Escape from Camp 14

Gochugaru Girl had to resign herself to a delayed journey to Somerset last weekend, as traffic ground to a halt near Stonehenge.


Fortunately I had a book in my bag, which helped pass the time.

Whilst I have read many articles and books on the atrocities perpetrated during China’s Cultural Revolution (1966 to 1976) this is the first book I have read about life under the dictatorship of the Kim dynasty in North Korea.

Escape from Camp 14* is a biography of Shin Dong-hyuk, who was born in Camp 14, a political prison. I was drawn by the trailer on the back cover:

No one born in Camp 14 or in any North Korean political prison camp has escaped.

No one except Shin.

This is his story.

On a certain level, I find it difficult to engage with issues concerning human right abuses. The reason is this: all around me, I am faced with ordinary people who face great hardship in their lives. To make a great show of supporting groups which champion human rights (inevitably of people in distant places) whilst ignoring the problems on my own turf would not make sense.

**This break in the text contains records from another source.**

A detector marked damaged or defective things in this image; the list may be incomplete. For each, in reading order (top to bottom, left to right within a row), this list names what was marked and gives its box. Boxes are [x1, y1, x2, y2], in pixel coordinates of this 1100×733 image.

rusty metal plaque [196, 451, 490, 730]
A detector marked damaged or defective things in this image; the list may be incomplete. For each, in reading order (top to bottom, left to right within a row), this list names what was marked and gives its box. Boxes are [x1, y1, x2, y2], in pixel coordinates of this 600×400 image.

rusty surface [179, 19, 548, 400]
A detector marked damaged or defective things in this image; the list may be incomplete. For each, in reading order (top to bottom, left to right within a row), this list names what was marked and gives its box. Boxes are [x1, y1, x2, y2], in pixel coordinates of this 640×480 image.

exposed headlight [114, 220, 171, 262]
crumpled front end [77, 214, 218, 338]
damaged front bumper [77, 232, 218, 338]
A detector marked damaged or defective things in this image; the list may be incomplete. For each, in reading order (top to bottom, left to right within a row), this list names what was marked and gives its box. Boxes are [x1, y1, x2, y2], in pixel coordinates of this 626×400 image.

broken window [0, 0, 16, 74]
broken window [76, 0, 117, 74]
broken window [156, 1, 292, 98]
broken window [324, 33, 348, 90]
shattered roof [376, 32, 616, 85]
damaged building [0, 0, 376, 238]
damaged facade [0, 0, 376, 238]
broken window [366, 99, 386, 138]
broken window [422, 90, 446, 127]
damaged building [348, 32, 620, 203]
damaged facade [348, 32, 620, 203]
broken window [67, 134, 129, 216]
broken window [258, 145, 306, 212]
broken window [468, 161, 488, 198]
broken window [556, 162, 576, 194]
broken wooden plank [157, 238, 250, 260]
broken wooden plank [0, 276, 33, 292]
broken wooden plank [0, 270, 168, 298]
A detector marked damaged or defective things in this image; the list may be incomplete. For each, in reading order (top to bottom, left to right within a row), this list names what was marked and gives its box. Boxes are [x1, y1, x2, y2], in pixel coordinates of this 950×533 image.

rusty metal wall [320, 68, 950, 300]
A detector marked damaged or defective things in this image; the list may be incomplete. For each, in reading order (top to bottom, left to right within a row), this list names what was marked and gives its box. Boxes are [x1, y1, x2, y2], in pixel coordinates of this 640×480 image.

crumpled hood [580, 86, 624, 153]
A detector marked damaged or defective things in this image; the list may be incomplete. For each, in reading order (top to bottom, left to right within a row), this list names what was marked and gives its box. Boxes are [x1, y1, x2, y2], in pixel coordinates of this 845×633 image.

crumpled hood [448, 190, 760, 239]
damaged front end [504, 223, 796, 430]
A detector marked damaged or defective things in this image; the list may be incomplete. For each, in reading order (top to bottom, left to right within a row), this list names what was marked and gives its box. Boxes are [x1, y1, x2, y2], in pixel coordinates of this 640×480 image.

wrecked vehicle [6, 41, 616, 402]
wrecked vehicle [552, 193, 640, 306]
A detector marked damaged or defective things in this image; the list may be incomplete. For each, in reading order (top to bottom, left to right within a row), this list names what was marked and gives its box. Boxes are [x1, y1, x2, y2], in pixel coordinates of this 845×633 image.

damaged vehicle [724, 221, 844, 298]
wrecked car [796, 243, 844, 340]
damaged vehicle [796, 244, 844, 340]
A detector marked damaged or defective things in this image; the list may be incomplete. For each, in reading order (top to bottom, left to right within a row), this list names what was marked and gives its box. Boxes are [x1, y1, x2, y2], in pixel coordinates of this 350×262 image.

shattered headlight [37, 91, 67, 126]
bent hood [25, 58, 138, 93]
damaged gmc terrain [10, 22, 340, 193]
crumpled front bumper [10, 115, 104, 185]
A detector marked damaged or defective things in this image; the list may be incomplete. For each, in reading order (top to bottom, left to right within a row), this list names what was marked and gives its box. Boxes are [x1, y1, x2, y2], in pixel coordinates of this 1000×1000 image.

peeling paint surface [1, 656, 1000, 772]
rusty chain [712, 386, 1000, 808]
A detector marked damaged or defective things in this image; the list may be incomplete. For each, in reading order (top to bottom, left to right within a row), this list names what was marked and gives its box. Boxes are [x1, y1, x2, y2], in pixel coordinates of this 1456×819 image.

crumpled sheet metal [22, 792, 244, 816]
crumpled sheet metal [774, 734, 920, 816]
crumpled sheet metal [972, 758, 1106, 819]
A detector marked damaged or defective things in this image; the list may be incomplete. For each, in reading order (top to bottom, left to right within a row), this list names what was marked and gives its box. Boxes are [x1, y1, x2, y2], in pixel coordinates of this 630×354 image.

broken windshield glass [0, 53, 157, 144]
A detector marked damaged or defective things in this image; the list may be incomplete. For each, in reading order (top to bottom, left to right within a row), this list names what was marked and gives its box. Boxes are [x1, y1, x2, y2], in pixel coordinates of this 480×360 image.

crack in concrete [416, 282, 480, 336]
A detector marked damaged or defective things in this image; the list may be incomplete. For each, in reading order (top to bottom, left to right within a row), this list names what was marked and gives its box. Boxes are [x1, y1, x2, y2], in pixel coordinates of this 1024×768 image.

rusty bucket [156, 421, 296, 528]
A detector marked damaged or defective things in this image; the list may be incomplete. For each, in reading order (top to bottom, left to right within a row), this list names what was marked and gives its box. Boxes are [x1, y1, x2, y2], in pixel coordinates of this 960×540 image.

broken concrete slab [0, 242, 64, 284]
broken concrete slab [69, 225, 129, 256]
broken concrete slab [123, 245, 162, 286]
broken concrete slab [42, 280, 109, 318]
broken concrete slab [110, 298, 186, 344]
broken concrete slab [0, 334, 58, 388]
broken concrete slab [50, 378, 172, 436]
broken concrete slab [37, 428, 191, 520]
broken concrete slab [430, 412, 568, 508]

For example, whilst I am able to help the homeless in W1 in a practical way, thorough charities such as ASLAN, I am not able to do so for someone incarcerated in a political prison nearly 5,500 miles away. There are however organisations such as Liberty in North Korea who are devoted to the North Korean human rights and humanitarian crises.

My interest in North Korea stems from my interest in South Korea. It is impossible to visit the latter without reading in all the guidebooks about the Korean Demilitarized Zone (DMZ), about South Korea’s readiness for a military attack from the North, about spies, defectors and refugees.

The book is well written and well-paced. The passages describing the torture, abuse and betrayal that the prisoners are subjected to are not so vivid as to lead to nightmares. At the same time, the passages describing Shin’s escape from North Korea and his bid for asylum in the South Korean Consulate in Shanghai do not lead immediately to feelings of exhilaration.

This is largely due to faithful reporting by Blaine Harden of Shin’s emotions – Shin himself was so traumatised by the events of his life that it took a lot for him to reveal the details of the following: his childhood, time at the prison camp, escape, year in limbo in China and finally his journey to South Korea. Since fear is the only emotion Shin understands, it is difficult for him to describe anything such as joy or despondency.

That most of us are able to feel a wide array of emotions – the highs and lows of life – is something I will now not take for granted.

If fear was the only emotion Shin understood, then the feeling he felt most was hunger. Indeed what kept him going towards China and towards his escape was this dream of having plenty of grilled meat to eat.

I am racing ahead of myself: I should have explained at the beginning the reason that Shin was in this political prison camp. I will explore this in my next post.

Thanks to Junior Two, who urged me to read this book, and who has cooked dinner these past few days which gave me some time to finish reading this most compelling personal life story.


* Escape from Camp 14: One man’s remarkable odyssey from North Korea to freedom in the West by Blaine Harden, published by Pan, ISBN  978-0330519540.